(What you should do): Put the lines from the start of the entries through the line that contains "92L51 90H49V84H48V77H39V79L33 80L31", both ends included, into a numbered list, omitting any blank lines.

(Supplied data):
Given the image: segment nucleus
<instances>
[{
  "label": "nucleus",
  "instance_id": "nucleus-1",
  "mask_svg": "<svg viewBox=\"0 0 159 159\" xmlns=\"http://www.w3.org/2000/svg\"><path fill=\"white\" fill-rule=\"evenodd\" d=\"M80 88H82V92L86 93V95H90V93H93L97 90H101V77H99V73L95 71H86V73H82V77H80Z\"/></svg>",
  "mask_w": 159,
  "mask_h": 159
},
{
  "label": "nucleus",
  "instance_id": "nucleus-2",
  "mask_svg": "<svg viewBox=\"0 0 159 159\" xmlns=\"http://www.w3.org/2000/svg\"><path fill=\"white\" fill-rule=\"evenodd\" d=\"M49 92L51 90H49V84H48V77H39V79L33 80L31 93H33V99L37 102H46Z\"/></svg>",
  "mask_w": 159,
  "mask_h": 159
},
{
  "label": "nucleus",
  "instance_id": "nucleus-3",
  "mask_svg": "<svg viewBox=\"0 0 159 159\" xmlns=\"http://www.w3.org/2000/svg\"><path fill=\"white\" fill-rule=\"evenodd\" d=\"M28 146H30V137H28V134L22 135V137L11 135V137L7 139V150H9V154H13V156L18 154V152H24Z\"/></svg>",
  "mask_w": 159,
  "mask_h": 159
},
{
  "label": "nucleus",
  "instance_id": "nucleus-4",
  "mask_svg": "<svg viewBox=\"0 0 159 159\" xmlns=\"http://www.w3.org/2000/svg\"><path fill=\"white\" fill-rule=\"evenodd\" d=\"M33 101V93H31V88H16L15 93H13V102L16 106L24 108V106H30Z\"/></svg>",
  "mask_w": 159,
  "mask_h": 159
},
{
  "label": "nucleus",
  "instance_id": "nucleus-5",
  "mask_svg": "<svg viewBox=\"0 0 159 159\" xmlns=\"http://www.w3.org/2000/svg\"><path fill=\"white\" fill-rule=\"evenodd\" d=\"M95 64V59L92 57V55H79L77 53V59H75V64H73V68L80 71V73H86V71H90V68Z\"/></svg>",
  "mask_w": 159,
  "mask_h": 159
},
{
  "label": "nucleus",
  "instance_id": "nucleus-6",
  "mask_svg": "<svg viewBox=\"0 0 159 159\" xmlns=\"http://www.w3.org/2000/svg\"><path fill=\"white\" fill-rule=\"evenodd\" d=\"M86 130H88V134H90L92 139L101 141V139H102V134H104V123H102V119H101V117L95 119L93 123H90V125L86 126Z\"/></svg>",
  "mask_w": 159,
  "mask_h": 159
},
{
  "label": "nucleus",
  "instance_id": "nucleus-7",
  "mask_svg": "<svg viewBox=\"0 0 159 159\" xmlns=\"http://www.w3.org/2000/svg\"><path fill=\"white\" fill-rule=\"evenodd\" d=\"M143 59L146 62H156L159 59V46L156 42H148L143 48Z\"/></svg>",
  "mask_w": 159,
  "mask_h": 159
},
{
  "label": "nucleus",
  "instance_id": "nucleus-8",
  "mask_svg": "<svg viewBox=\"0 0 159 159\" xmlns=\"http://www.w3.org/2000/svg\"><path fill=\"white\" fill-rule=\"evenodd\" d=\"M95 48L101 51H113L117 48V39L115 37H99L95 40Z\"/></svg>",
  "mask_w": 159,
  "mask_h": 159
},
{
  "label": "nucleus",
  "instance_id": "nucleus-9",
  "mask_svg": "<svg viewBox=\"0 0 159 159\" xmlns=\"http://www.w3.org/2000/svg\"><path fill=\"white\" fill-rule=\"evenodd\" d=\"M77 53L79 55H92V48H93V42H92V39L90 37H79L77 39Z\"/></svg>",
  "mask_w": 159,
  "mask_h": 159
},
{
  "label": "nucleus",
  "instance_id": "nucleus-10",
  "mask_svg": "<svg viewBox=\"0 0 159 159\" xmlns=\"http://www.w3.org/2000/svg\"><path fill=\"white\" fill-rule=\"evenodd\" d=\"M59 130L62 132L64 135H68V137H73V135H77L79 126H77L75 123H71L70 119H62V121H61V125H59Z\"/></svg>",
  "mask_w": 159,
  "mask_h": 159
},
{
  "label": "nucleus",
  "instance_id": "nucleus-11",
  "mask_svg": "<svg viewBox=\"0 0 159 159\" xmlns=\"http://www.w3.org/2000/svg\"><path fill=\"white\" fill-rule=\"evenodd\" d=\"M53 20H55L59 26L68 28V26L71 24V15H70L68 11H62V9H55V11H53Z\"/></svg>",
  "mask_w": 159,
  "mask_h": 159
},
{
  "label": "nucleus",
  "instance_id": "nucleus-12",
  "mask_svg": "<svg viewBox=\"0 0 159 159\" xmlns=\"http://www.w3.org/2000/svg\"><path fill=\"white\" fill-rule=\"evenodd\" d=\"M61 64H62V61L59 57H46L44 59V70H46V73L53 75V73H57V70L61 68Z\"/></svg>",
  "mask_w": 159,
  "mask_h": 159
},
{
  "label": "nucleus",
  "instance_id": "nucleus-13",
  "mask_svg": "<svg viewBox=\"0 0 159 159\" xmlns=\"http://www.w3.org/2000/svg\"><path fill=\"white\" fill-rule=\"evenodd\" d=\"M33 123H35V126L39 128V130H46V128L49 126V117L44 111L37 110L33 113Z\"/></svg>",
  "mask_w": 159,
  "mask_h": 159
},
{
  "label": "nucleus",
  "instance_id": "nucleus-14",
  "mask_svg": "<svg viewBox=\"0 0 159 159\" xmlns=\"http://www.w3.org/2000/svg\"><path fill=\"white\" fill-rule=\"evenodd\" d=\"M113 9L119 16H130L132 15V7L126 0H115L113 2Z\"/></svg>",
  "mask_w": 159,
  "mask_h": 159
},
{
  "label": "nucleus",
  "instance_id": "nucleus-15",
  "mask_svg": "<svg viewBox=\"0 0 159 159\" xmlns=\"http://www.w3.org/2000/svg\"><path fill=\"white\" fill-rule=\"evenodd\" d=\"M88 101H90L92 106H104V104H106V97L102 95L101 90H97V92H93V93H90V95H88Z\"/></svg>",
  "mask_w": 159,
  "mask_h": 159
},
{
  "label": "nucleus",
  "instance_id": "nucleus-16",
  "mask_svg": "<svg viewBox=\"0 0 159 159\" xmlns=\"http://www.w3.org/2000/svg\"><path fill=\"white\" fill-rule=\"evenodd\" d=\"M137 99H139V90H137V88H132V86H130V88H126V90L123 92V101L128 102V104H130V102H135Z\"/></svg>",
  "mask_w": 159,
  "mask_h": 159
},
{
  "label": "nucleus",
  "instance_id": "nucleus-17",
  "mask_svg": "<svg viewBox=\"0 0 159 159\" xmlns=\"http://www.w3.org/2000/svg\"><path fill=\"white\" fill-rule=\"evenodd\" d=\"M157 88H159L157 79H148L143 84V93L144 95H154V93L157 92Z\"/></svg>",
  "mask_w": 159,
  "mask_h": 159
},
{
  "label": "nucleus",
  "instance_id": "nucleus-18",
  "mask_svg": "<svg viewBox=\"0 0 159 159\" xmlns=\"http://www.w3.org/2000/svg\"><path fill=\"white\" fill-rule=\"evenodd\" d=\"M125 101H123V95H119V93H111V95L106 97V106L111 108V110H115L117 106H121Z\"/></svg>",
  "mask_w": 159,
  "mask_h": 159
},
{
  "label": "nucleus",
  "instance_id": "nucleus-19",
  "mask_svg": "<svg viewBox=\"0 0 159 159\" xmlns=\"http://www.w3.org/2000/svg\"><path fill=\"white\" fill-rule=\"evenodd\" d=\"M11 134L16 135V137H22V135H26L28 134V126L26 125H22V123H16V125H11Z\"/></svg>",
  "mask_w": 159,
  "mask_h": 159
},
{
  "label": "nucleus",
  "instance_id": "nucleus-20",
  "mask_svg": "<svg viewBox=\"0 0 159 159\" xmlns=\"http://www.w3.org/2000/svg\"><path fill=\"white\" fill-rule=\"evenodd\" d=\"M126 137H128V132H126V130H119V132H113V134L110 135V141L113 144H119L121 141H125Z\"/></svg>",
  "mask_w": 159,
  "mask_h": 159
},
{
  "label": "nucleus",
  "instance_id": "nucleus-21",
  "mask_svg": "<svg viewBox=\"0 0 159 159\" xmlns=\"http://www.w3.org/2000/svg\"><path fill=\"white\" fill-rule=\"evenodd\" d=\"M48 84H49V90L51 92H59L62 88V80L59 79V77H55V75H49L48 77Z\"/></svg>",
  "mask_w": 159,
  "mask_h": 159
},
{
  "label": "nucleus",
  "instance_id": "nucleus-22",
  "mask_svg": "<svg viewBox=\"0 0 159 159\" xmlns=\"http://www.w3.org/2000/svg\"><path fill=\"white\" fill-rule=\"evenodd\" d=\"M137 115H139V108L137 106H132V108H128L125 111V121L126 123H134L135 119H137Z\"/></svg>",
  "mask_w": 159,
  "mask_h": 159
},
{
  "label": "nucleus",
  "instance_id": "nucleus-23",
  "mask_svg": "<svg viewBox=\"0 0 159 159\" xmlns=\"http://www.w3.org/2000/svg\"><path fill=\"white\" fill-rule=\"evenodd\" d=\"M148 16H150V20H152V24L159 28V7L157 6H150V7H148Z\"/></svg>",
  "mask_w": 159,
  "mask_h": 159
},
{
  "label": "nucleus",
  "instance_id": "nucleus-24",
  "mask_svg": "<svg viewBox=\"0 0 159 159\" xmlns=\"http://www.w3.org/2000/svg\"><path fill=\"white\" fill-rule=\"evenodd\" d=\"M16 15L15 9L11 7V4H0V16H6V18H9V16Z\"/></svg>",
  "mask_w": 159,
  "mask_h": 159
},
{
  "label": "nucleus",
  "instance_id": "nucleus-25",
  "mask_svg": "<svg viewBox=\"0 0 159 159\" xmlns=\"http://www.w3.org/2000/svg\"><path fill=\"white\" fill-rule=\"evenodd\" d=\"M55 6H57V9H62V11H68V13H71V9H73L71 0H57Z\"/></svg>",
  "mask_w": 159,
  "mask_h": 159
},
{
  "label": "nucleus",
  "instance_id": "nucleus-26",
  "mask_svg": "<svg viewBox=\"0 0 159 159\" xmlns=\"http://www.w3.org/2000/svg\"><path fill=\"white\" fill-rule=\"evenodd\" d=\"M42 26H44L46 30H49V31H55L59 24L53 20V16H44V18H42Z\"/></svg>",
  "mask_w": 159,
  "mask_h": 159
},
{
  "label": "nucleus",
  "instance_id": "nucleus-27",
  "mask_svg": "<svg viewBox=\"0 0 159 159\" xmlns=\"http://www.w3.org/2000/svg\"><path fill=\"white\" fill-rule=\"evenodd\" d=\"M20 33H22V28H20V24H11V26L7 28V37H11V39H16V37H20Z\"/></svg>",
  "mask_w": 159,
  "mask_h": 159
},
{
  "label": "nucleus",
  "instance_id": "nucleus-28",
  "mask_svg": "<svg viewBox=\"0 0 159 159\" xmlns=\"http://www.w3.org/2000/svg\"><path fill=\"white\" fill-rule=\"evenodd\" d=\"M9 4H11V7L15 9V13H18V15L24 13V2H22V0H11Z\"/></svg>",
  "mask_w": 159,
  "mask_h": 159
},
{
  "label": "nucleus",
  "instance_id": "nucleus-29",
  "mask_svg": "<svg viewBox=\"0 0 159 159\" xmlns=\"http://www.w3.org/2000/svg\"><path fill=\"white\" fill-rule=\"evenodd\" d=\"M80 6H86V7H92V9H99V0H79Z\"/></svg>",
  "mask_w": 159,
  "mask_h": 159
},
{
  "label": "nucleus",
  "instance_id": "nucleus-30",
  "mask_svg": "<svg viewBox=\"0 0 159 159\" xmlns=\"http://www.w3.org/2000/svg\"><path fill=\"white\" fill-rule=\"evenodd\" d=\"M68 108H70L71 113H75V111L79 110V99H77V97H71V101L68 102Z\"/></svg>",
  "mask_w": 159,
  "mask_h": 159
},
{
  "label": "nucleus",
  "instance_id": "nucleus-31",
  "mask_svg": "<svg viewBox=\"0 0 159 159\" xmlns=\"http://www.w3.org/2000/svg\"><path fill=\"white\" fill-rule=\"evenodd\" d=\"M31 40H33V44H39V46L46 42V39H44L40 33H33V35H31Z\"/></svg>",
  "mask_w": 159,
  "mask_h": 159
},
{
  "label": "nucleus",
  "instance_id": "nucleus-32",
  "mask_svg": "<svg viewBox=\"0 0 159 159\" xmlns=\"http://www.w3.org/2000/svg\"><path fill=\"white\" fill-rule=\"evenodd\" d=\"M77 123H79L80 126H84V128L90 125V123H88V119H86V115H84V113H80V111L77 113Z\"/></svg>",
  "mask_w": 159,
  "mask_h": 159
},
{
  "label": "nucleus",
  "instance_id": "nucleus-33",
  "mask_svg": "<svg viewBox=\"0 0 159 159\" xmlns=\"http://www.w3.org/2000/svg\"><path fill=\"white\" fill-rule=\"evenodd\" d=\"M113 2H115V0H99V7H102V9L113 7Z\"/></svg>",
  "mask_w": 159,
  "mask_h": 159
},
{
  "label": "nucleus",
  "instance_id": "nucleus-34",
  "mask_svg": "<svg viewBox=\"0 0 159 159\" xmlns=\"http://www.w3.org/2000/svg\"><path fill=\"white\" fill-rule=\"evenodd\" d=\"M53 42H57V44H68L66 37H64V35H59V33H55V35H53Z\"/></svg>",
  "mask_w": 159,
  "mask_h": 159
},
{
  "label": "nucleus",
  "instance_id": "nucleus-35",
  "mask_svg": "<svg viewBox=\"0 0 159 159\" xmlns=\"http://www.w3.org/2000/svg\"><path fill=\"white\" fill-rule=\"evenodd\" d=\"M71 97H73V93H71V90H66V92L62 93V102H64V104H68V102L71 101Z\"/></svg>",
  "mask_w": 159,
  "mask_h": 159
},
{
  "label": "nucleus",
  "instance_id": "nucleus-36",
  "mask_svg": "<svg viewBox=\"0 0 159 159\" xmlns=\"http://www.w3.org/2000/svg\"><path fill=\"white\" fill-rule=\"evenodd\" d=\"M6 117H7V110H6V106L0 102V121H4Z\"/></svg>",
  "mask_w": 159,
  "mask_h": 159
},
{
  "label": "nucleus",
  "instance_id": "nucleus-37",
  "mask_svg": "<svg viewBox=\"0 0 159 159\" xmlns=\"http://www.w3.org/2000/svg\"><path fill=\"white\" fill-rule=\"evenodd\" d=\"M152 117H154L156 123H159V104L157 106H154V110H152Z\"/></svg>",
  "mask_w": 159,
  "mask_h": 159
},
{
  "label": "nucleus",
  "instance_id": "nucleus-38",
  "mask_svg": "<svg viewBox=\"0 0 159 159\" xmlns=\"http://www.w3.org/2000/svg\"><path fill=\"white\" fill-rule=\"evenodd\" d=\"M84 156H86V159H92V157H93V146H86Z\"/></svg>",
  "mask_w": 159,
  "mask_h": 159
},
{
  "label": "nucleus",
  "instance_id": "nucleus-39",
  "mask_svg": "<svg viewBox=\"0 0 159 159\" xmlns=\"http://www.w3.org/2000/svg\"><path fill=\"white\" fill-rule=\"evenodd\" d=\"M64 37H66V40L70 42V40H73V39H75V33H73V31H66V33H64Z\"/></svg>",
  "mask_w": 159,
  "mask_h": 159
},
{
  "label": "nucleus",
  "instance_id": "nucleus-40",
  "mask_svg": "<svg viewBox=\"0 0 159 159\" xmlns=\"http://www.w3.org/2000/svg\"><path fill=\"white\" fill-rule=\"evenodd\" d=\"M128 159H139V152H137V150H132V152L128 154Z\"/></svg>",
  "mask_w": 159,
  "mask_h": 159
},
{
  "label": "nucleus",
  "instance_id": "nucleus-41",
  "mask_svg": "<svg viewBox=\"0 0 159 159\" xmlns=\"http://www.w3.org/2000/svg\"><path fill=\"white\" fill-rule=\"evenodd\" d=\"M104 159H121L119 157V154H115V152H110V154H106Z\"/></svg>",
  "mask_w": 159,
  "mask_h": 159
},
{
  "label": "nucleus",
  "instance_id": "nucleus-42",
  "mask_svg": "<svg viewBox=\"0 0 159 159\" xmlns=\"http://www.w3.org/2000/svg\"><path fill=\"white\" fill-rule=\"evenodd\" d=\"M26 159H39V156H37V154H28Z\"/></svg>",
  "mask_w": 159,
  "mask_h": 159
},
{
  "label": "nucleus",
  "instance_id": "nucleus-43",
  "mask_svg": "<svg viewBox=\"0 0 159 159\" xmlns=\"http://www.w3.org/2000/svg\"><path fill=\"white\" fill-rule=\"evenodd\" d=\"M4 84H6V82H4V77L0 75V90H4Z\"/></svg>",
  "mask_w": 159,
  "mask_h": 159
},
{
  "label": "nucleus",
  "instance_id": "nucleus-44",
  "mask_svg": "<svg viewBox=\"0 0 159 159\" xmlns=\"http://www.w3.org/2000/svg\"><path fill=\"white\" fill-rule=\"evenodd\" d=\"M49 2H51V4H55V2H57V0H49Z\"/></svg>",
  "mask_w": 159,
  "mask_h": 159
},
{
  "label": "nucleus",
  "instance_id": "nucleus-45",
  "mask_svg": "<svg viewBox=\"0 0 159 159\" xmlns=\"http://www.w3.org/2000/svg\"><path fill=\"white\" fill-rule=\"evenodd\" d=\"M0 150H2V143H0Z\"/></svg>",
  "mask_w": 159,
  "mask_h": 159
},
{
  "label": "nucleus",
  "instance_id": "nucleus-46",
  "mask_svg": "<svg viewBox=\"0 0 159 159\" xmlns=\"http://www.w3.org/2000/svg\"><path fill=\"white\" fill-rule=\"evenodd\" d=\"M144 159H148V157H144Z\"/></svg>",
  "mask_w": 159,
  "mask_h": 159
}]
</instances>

(Answer to the problem):
1. Given the image: segment nucleus
2. <instances>
3. [{
4.   "label": "nucleus",
5.   "instance_id": "nucleus-1",
6.   "mask_svg": "<svg viewBox=\"0 0 159 159\" xmlns=\"http://www.w3.org/2000/svg\"><path fill=\"white\" fill-rule=\"evenodd\" d=\"M80 88H82V92L86 93V95H90V93H93L97 90H101V77H99V73L95 71H86V73H82V77H80Z\"/></svg>",
7.   "mask_w": 159,
8.   "mask_h": 159
9. },
10. {
11.   "label": "nucleus",
12.   "instance_id": "nucleus-2",
13.   "mask_svg": "<svg viewBox=\"0 0 159 159\" xmlns=\"http://www.w3.org/2000/svg\"><path fill=\"white\" fill-rule=\"evenodd\" d=\"M49 92L51 90H49V84H48V77H39V79L33 80L31 93H33V99L37 102H46Z\"/></svg>",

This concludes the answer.